* **Dataset extract**:
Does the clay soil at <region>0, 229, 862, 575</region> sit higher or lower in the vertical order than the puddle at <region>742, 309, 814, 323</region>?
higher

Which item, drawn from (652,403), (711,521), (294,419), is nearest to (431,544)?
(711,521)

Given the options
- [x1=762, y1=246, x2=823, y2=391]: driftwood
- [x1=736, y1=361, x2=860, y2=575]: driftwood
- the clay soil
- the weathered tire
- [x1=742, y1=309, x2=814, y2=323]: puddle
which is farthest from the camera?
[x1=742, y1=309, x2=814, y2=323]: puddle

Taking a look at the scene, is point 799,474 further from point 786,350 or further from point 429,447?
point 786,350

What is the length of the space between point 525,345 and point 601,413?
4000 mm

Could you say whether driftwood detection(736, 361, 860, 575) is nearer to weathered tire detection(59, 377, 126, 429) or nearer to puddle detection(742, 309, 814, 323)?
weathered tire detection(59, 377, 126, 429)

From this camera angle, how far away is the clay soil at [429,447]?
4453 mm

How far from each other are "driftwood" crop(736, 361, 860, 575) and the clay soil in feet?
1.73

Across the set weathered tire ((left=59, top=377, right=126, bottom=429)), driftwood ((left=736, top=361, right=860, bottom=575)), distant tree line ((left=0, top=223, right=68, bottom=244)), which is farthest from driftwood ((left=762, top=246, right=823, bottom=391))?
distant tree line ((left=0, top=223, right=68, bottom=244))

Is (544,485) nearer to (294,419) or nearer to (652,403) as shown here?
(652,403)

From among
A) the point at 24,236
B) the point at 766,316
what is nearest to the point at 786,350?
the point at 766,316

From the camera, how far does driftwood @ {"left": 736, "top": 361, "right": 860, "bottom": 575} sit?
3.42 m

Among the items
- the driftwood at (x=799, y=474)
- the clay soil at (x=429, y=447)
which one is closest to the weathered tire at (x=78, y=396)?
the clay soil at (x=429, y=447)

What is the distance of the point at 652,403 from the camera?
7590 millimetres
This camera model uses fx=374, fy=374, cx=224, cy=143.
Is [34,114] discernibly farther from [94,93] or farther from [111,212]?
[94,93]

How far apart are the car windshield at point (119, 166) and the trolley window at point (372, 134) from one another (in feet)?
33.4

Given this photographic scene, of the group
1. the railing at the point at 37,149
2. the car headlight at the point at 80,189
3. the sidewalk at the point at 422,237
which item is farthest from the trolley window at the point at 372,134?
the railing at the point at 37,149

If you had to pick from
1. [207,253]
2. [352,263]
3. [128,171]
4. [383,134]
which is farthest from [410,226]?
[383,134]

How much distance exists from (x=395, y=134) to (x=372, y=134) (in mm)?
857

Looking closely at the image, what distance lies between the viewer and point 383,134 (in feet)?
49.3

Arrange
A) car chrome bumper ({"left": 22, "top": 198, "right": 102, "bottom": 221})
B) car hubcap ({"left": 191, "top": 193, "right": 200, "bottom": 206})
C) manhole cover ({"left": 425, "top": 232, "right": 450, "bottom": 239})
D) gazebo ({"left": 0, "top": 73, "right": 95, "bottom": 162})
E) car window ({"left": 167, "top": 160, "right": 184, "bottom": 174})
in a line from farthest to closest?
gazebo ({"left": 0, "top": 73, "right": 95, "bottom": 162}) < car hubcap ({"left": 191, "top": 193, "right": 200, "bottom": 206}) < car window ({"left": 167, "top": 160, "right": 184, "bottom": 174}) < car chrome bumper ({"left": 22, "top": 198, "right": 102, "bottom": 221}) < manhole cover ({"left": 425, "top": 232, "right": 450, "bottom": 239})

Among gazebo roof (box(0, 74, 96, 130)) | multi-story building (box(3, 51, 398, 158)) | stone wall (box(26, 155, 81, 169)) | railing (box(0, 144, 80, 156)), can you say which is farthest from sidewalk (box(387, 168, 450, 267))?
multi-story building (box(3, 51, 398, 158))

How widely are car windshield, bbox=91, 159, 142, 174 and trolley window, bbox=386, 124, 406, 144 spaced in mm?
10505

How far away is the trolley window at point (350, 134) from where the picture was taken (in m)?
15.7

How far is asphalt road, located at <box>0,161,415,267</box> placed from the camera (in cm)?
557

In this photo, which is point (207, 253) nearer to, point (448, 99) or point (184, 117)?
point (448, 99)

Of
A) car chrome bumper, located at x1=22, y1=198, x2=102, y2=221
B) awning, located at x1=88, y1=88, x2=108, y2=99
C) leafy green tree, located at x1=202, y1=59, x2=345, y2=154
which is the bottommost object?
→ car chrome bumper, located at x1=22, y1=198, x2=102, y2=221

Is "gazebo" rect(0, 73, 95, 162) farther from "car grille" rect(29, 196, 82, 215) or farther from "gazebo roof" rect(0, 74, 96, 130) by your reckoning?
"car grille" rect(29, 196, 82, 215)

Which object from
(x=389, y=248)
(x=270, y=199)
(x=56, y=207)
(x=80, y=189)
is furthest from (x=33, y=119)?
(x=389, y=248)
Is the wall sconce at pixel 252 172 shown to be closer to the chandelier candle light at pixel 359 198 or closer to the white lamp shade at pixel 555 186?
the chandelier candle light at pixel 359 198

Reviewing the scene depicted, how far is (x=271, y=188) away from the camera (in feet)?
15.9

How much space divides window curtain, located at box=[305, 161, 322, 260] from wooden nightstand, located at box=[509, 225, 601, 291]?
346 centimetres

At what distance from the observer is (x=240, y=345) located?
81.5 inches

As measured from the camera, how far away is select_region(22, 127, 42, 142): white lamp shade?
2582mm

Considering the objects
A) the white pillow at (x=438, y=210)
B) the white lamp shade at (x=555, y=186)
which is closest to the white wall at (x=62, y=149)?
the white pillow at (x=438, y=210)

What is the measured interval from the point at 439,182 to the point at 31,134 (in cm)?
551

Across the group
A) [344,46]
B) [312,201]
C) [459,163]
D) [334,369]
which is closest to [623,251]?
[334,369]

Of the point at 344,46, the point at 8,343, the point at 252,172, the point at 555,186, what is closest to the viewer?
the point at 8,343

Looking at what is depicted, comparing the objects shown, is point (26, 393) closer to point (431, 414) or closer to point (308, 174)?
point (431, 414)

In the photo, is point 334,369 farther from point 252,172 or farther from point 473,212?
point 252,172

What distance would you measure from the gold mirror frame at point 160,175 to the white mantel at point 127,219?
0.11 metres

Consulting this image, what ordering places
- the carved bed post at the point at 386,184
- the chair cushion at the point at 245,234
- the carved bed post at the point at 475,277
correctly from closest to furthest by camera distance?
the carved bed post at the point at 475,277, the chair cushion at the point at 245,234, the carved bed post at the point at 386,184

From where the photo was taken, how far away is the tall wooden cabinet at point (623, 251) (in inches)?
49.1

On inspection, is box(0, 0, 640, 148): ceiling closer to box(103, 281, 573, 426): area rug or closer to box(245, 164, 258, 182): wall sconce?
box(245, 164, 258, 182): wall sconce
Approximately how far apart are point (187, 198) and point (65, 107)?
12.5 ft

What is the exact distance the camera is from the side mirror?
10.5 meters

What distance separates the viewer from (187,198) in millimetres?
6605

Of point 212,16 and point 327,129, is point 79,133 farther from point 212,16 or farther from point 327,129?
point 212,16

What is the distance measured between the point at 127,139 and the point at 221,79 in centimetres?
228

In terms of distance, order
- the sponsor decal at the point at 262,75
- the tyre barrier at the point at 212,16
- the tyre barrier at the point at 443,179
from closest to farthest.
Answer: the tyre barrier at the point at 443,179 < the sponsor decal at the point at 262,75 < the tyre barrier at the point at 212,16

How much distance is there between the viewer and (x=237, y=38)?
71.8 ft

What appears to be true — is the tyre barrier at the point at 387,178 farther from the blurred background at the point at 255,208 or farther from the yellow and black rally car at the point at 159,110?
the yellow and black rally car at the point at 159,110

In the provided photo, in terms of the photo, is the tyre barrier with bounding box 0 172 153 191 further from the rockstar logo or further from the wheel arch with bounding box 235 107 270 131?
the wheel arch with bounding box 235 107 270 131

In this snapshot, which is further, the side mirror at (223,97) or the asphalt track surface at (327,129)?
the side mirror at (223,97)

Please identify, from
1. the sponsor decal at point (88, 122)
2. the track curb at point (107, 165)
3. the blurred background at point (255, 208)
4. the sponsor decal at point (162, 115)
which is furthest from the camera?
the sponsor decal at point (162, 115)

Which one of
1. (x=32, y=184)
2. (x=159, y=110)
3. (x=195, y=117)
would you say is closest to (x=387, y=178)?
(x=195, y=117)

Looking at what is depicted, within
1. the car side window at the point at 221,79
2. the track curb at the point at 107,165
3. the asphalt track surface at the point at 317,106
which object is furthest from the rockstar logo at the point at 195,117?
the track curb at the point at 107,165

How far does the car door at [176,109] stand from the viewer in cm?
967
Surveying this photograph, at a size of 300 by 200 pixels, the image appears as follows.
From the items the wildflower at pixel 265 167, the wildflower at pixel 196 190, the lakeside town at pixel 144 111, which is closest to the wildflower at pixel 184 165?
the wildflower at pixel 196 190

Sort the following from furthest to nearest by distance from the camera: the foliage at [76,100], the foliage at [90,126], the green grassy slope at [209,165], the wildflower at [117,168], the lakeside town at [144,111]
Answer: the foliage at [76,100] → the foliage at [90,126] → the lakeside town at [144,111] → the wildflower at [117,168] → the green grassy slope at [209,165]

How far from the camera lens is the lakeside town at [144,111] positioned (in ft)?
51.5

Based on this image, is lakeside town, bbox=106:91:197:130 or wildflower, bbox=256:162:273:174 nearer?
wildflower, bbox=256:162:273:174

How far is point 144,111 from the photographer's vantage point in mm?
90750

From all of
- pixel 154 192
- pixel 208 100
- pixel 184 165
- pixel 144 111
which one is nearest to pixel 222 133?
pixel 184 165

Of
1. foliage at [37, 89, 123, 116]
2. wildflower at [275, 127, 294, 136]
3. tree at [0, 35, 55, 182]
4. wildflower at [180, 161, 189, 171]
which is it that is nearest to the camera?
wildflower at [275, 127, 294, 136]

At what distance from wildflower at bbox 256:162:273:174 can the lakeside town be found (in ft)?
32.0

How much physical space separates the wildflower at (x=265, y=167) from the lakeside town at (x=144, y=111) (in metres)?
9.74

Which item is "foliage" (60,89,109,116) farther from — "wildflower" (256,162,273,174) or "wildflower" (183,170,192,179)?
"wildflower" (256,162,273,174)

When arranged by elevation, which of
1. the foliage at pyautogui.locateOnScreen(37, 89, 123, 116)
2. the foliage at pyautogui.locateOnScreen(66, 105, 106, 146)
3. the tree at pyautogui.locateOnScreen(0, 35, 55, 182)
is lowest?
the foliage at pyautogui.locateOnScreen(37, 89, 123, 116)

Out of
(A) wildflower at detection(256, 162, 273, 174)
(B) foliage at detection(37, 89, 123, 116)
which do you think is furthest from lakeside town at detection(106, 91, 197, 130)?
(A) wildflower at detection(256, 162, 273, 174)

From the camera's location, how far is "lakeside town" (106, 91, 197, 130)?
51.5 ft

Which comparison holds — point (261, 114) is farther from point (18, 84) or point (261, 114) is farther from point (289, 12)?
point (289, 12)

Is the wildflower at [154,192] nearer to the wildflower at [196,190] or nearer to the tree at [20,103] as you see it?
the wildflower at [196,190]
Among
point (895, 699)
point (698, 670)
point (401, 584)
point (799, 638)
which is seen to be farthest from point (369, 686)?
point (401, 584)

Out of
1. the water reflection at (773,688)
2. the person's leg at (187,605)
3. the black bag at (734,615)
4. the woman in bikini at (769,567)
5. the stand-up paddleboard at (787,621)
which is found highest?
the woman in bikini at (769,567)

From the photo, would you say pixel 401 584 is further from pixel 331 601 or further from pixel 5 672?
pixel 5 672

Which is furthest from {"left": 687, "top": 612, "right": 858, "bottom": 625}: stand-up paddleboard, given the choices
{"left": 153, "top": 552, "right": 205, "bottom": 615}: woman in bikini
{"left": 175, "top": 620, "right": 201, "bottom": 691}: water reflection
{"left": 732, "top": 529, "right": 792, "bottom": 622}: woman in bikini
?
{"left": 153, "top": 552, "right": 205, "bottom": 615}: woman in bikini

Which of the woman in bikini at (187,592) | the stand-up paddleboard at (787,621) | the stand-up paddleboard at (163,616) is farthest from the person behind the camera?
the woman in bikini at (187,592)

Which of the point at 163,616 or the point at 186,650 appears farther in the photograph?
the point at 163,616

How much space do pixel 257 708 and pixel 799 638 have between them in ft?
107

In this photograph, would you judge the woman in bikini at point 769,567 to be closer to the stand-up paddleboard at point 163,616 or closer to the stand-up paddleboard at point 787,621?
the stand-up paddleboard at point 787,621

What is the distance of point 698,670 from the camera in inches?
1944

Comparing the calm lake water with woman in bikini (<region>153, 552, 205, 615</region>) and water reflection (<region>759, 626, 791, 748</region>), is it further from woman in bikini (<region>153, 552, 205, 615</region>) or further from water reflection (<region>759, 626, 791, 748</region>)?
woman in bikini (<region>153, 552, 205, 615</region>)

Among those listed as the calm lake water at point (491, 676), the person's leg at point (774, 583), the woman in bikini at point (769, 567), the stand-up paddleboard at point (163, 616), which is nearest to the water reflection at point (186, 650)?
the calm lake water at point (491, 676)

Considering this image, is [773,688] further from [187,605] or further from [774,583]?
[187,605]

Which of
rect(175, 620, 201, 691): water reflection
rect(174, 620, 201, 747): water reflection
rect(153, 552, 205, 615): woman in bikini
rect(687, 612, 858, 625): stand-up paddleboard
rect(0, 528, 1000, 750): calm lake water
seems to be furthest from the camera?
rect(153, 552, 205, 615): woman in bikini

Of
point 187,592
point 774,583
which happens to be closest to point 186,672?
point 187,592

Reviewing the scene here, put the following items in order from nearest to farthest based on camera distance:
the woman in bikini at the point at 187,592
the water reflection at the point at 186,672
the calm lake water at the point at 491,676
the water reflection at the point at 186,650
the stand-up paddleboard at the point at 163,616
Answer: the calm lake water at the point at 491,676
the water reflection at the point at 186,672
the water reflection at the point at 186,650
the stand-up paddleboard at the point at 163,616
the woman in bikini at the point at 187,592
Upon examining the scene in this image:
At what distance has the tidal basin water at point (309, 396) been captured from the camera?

* **Exercise task**:
Repeat exactly the lines from the one containing "In this photograph, would" through the last line of the records above, both included, and nothing else.

* **Output for this exercise**:
In this photograph, would you judge the woman in bikini at point 769,567 to be closer to the stand-up paddleboard at point 163,616 or closer to the stand-up paddleboard at point 787,621?
the stand-up paddleboard at point 787,621

What is the distance of point 698,670 from the camera in inches?
1944

Comparing the calm lake water with woman in bikini (<region>153, 552, 205, 615</region>) and water reflection (<region>759, 626, 791, 748</region>), is it further from woman in bikini (<region>153, 552, 205, 615</region>) or further from water reflection (<region>759, 626, 791, 748</region>)?
woman in bikini (<region>153, 552, 205, 615</region>)

Among those listed as the calm lake water at point (491, 676), the person's leg at point (774, 583), the woman in bikini at point (769, 567), the stand-up paddleboard at point (163, 616), which is nearest to the water reflection at point (186, 650)?
the calm lake water at point (491, 676)

Considering this image, is [773,688] further from [187,605] or further from [774,583]?
[187,605]

Which of
rect(175, 620, 201, 691): water reflection
rect(174, 620, 201, 747): water reflection
rect(153, 552, 205, 615): woman in bikini
rect(687, 612, 858, 625): stand-up paddleboard
rect(0, 528, 1000, 750): calm lake water
seems to be furthest from the camera?
rect(153, 552, 205, 615): woman in bikini

Of
point 187,592
point 774,583
which happens to be closest to point 186,672?
point 187,592

Reviewing the scene here, put the following items in order from nearest to farthest based on camera distance:
the woman in bikini at the point at 187,592
the water reflection at the point at 186,672
the calm lake water at the point at 491,676
the water reflection at the point at 186,650
the stand-up paddleboard at the point at 163,616
Answer: the calm lake water at the point at 491,676
the water reflection at the point at 186,672
the water reflection at the point at 186,650
the stand-up paddleboard at the point at 163,616
the woman in bikini at the point at 187,592
Upon examining the scene in this image:
At what distance has the tidal basin water at point (309, 396) been captured from the camera?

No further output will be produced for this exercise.